From the above, it is apparent that marine estuarine‐opportunists are able to use alternative marine nursery areas, whereas marine estuarine‐dependents do not have alternative suitable nursery habitats nearby. For example, the 0+ juveniles of Mugil cephalus in Western Australia are almost exclusively found in estuaries in south‐western Australia, where there are numerous rivers (Lenanton & Potter 1987, Chuwen et al. 2009). However, similar sized juvenile M. cephalus are also abundant in nearshore waters of regions further north where there are no estuaries. Hence, this species does not have to rely on estuaries as a nursery area, but uses them opportunistically when they are present. Similarly, juvenile Pleuronectes platessa in the North Sea use estuaries opportunistically as nursery grounds, but also employ other suitable shallow, sandbank habitats (Elliott & Hemingway 2002). In contrast, 0+ juveniles of Rhabdosargus holubi are abundant in South African estuaries but seldom recorded in adjacent marine waters (Wallace et al. 1984). The terms opportunist and dependent therefore illustrate fundamental differences in the importance of estuaries to particular species (Blaber et al. 1989).
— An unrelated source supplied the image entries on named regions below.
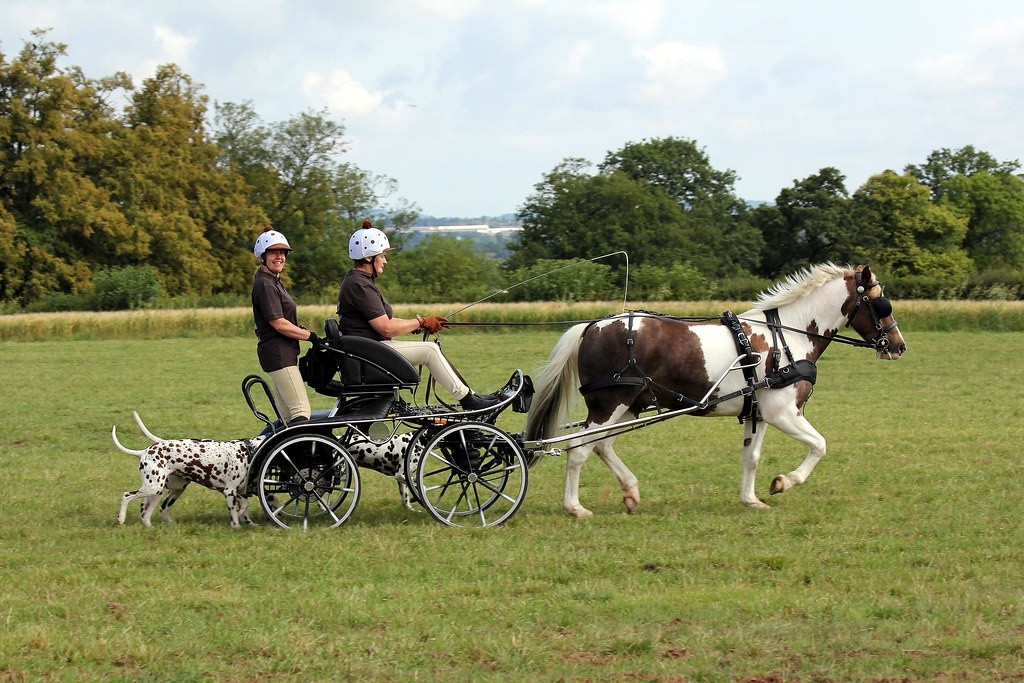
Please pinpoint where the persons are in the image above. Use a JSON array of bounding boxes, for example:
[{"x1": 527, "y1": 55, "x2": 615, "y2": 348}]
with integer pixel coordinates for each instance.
[
  {"x1": 250, "y1": 226, "x2": 326, "y2": 490},
  {"x1": 335, "y1": 220, "x2": 502, "y2": 421}
]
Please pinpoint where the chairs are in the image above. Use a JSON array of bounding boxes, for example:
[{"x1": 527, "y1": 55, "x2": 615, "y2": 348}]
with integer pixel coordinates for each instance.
[{"x1": 323, "y1": 317, "x2": 421, "y2": 397}]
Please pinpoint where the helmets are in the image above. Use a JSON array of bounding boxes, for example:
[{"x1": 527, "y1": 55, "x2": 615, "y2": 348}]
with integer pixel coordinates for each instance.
[
  {"x1": 348, "y1": 220, "x2": 397, "y2": 261},
  {"x1": 254, "y1": 225, "x2": 294, "y2": 260}
]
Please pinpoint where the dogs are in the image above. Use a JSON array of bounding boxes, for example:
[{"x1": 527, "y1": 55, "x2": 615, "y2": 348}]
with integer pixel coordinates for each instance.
[
  {"x1": 304, "y1": 428, "x2": 448, "y2": 513},
  {"x1": 133, "y1": 410, "x2": 281, "y2": 523},
  {"x1": 112, "y1": 425, "x2": 273, "y2": 528}
]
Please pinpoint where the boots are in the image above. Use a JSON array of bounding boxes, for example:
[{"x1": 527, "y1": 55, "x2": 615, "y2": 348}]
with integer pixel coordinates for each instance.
[{"x1": 461, "y1": 390, "x2": 500, "y2": 420}]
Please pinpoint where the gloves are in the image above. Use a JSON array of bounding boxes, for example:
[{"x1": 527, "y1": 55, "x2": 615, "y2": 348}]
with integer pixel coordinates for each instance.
[
  {"x1": 307, "y1": 331, "x2": 323, "y2": 348},
  {"x1": 419, "y1": 313, "x2": 449, "y2": 332}
]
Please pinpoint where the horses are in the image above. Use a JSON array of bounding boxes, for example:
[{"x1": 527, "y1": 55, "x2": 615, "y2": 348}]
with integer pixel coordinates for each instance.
[{"x1": 519, "y1": 259, "x2": 907, "y2": 518}]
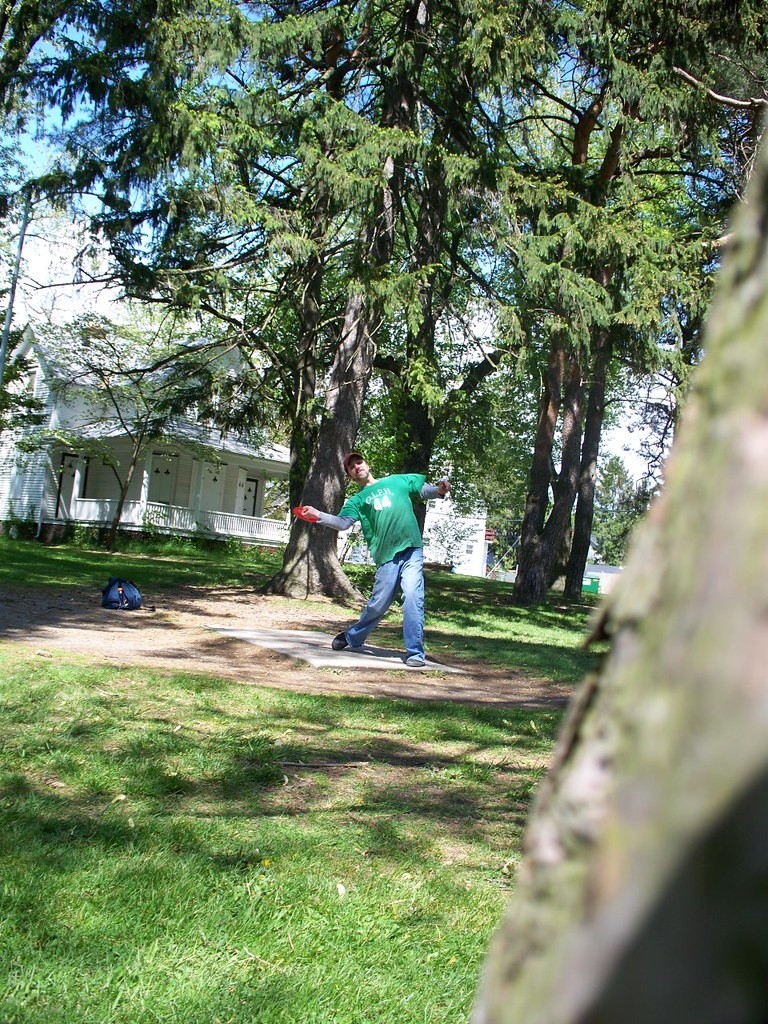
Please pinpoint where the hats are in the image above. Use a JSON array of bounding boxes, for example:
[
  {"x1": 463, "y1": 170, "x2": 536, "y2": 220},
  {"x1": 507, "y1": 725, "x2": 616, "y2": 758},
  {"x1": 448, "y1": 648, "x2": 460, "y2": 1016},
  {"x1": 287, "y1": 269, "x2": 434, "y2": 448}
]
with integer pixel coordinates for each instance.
[{"x1": 342, "y1": 451, "x2": 362, "y2": 465}]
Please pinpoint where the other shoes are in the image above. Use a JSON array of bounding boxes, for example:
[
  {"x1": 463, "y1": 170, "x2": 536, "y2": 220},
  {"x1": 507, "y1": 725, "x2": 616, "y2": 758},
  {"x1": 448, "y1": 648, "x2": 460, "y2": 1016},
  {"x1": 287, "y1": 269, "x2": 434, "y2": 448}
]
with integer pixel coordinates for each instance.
[
  {"x1": 332, "y1": 632, "x2": 348, "y2": 650},
  {"x1": 406, "y1": 657, "x2": 426, "y2": 667}
]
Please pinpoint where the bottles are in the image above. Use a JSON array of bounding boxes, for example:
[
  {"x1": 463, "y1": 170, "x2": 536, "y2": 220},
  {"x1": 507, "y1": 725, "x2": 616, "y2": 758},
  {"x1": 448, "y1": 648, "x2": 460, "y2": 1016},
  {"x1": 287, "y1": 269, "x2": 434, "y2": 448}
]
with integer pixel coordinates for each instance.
[{"x1": 118, "y1": 588, "x2": 123, "y2": 605}]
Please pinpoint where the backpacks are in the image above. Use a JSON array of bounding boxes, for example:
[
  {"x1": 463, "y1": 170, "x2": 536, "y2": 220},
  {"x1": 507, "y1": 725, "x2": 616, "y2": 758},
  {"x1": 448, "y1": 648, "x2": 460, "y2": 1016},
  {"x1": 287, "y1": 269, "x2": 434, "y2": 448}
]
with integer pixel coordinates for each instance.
[{"x1": 101, "y1": 577, "x2": 142, "y2": 609}]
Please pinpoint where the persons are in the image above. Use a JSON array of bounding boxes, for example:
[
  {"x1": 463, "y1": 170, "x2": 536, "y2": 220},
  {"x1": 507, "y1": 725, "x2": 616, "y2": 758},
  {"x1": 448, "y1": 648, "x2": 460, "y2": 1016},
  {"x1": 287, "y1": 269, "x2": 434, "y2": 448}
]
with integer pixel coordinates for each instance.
[{"x1": 301, "y1": 454, "x2": 452, "y2": 667}]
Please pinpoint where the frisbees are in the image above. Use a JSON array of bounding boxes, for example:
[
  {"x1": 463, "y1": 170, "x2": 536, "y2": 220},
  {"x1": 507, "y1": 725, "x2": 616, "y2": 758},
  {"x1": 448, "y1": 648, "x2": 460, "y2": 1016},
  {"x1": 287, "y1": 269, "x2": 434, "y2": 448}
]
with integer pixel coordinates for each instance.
[{"x1": 292, "y1": 507, "x2": 318, "y2": 522}]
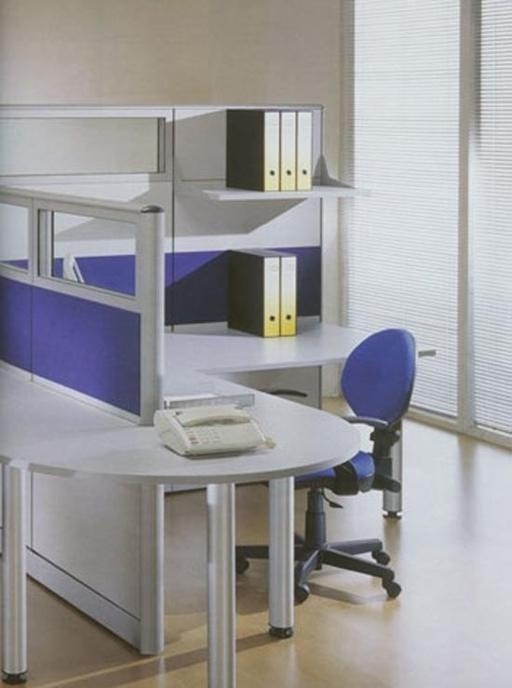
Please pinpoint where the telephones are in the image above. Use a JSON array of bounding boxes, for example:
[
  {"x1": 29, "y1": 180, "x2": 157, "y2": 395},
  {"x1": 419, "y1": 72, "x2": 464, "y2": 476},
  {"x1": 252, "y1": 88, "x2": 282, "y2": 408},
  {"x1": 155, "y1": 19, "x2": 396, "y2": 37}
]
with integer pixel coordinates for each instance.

Estuaries provide essential routes for the migration of diadromous species (Elliott & Hemingway 2002, Able 2005). The term diadromy is taken here, and by others such as McDowall (1988), not to imply a tolerance to stable, variable or low salinities, but rather an ability of a fish to change its physiology while moving between water bodies of different and stable salinities. Hence, the classical diadromous species such as anguillid eels moving from freshwater to seawater to breed (catadromy) and salmonids and lampreys moving in the opposite direction (anadromy) undergo a major physiological adjustment to tolerate the changing environmental salinities. As diadromy has been used to imply transfer from seawater to freshwater or vice versa, the established diadromous terms anadromy and catadromy have been retained by Elliott et al. (2007) and Potter et al. (2015a) for species that undertake migrations between freshwaters and the sea, for reproduction ( Figure 2.10). However, these authors also adopted the terms semi‐anadromous and semi‐catadromous for those few species whose landward or seaward migrations for spawning, respectively, stop within the estuary or other transitional water body ( Figure 2.10).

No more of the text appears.